Perhaps the saddest thing was a photograph of the library of one school she visited. It was the biggest library of any school in the country, and it was a single bookcase. I'm pretty sure that I have more cookbooks on my donwstairs bookshelf than these students had in their whole library.
Anyway, things are dire there. Fortunately, there are folks like the Minnesota-based Books for Africa working to correct this problem. I sent them a few cases of books last year, along with a check to cover the transportation costs (it costs them around 38 cents per book to ship them).
Back to the Kidlit conference. When I came to the 2008 Portland Kidlit Bloggers Conference on Saturday, armed with a case of Babymouse: Monster Mash GLBs to give away, I was faced with the reality that (a) There were 70-some people in attendance and (b) I had about 20 books. I didn't want to shortchange anyone, so I decided, on the spur of the moment, to let the market decide (as the economists like to say). I gave away the books for free, but collected any donations people wanted to give in return for a book ($3-$5 was typical) to pass on to Books for Africa.

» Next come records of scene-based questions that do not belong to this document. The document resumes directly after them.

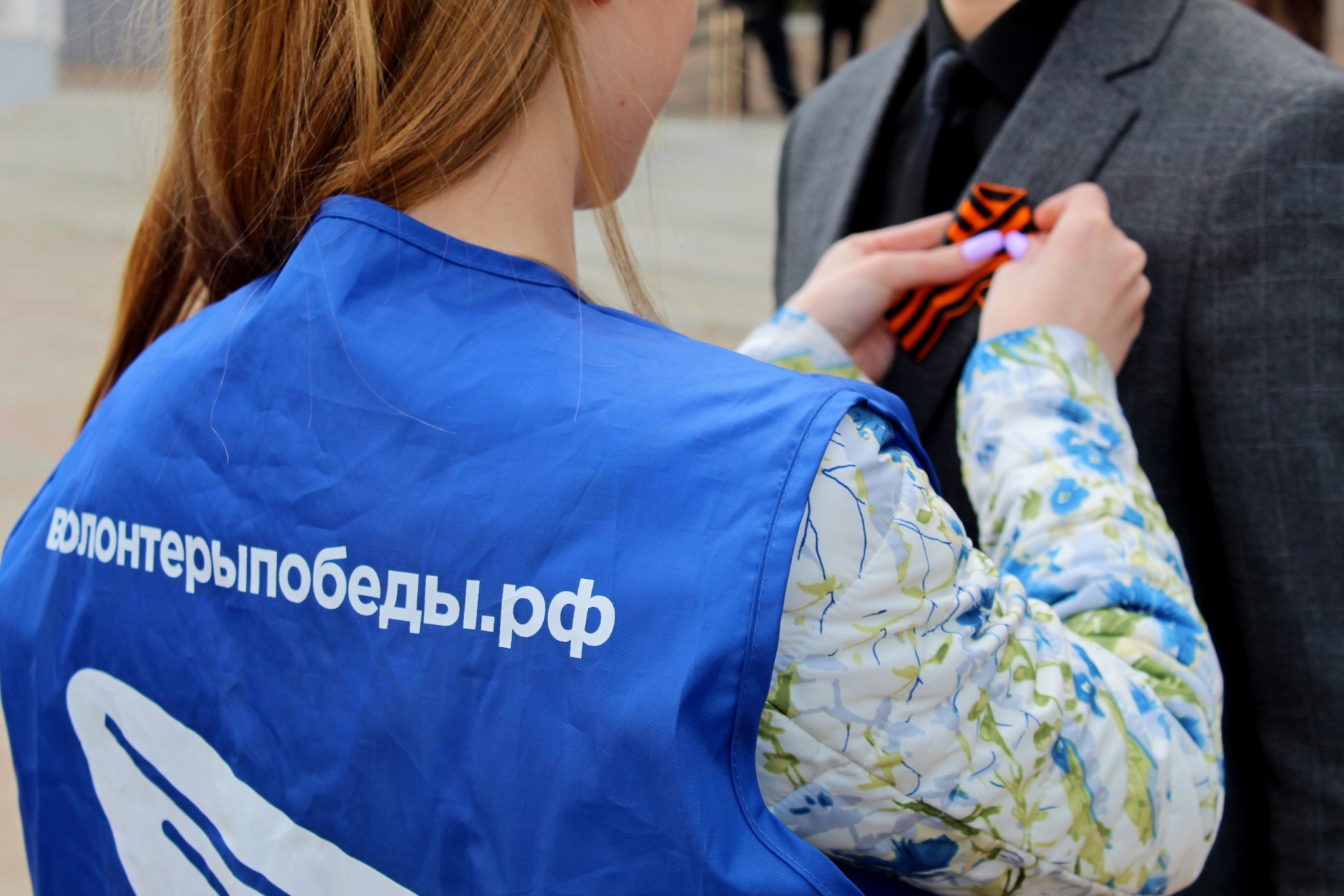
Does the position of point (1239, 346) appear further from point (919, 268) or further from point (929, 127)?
point (929, 127)

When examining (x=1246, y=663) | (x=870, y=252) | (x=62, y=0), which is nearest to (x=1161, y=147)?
(x=870, y=252)

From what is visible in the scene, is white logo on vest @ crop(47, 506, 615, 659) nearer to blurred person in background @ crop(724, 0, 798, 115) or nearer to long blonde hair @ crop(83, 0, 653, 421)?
long blonde hair @ crop(83, 0, 653, 421)

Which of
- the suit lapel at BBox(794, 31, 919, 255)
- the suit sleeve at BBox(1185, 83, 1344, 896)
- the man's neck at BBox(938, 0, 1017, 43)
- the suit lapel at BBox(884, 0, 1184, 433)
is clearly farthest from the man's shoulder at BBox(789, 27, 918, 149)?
the suit sleeve at BBox(1185, 83, 1344, 896)

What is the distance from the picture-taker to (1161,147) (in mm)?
1053

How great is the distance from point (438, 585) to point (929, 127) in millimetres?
880

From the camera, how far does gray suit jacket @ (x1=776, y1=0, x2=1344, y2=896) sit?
3.20ft

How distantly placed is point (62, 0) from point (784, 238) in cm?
Answer: 1314

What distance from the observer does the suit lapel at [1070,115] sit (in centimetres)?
110

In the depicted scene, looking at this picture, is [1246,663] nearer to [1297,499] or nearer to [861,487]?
[1297,499]

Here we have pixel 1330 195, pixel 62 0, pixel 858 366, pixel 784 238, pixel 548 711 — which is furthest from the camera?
pixel 62 0

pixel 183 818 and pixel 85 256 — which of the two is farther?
pixel 85 256

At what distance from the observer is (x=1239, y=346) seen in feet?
3.27

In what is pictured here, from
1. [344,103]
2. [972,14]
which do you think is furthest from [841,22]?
[344,103]

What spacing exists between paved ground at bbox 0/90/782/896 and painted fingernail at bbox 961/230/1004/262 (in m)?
1.76
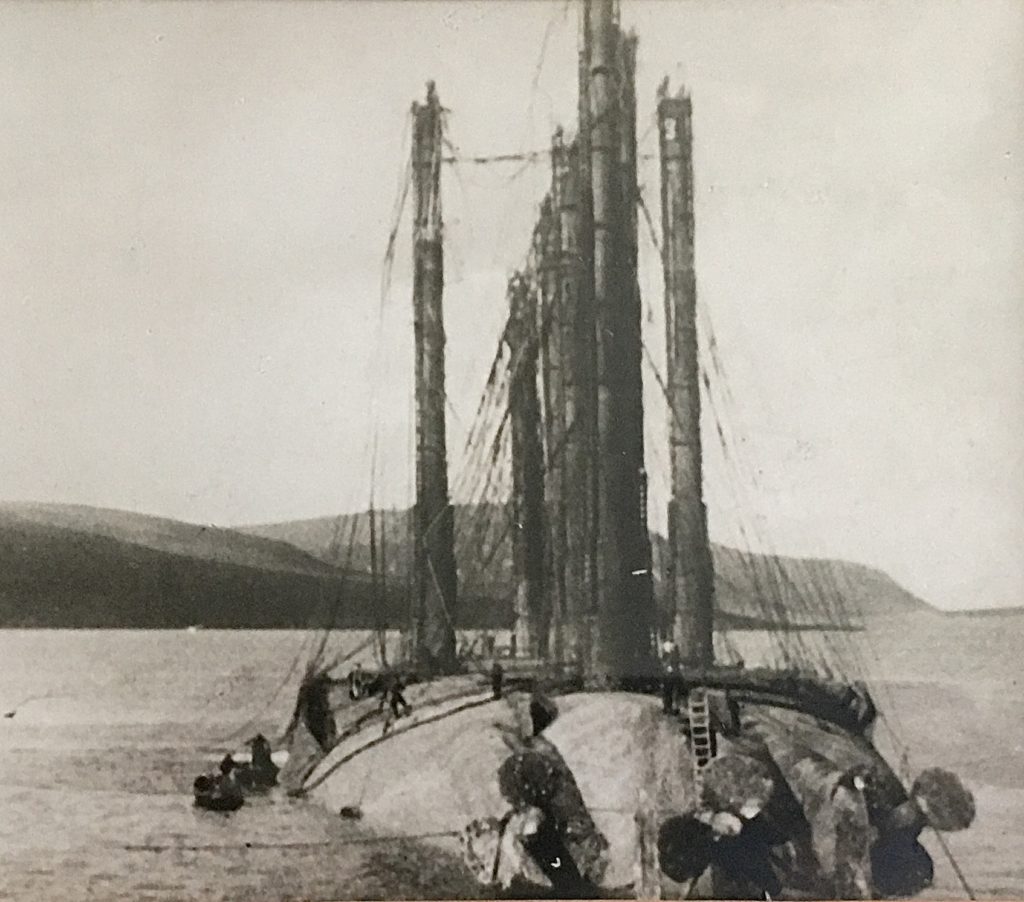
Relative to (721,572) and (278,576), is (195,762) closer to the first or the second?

It was a rousing success. Even when I had to run out to pick up my wife for the conference dinner, people kept leaving donations! They even tracked me down afterward to shove five-dollar bills into my hand, like some kindly uncle at a birthday party.
The result: a whopping $97!
Not bad for people's spare change! Thank you, thank you, thank you all. I'll round this up to $100 and send a check out to BFA pronto, probably with a case of Puppy Love. (I'm sure the themes in Skater Girl would resonate with people in any country, but will the subject matter—ice skating—strike a chord with kids in the tropics? I think I'll pass the Skater Girls on to Jone MacCulloch for her Doernbecher Children's Hospital drive.)